Using subdivision on the rivets would needlessly ramp up our polygon count. Since they are a really small elements, we can bevel the edges and just use material smoothing. Bevel the edges with 1 as the ‘Round Level’ value. Also Inset the center polygon to get a support edge in the middle. This support edge will make the smoothing look better (since we won’t subdivide this element it won’t help to retain the shape).

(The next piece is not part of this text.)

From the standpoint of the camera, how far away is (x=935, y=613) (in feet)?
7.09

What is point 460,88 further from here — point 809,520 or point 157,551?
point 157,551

We will use the ‘Paste Tool’ to copy the rivets onto the body geometry. Activate the ‘Background’ constrain in the snapping menu (‘F11′). Select the rivet polygons and copy them with ‘Ctrl+C’. The ‘Paste Tool’ will paste whatever geometry you copied. With the background constraint, you can click on the body geometry to create new rivets.
Using reference, duplicate the rivets onto the body geometry. Be sure you don’t drag the scale gizmo on the newly created rivet. You can also set the ‘Bias’ in the ‘Paste Tool’ properties. It will offset your mesh from the geometry you are copying onto.
Unfortunately the ‘Paste Tool’ doesn’t rotate the rivets based on the underlying polygons normals. You will have to manually Rotate them after placing them on the body geometry.
Lets now create the nut. Create a separate ‘Mesh’ object for the nut and create a 6 sided Cylinder. Be sure to make it slightly bigger than the rivet. Look at your reference to nail the scale.
Select all of the edges and Bevel them just like the rivet. As you can see after beveling we get this shading gradient on the front and side faces.
To fix the shading issue, Inset the center polygon and add 2 loops around the nut.
You can once again use the ‘Paste Tool’ to place the nuts on the wheel. Some times the ‘Paste Tool’ creates copies something you didn’t want. To check if everything is OK, isolate the nut object and look around. Also Rotate the nuts so they are oriented differently.
Add more nuts to the inner detail of the wheel. You will need to Scale those to match. Also add them to the handles.
In the previous image you can see that our mudguard is a bit too low poly after subdividing. To change that, select the body object and in the right bottom corner, in the ‘Properties’ tab. Find the ‘Subdivision Level’, you can increase it to 3.
To make our model a bit more interesting, add a box under the body. In the reference you can find some type of tank under the body. You can use details like this one to break the symmetry of your model.
Remember to add support loops to the tank. Inset the caps and add support loops around the shape.
Check if all the elements looks good after subdividing. In the next part we will jump into detailing our interior. You can also check your reference to see where you can reuse your rivets and nuts, to add more details without creating new objects.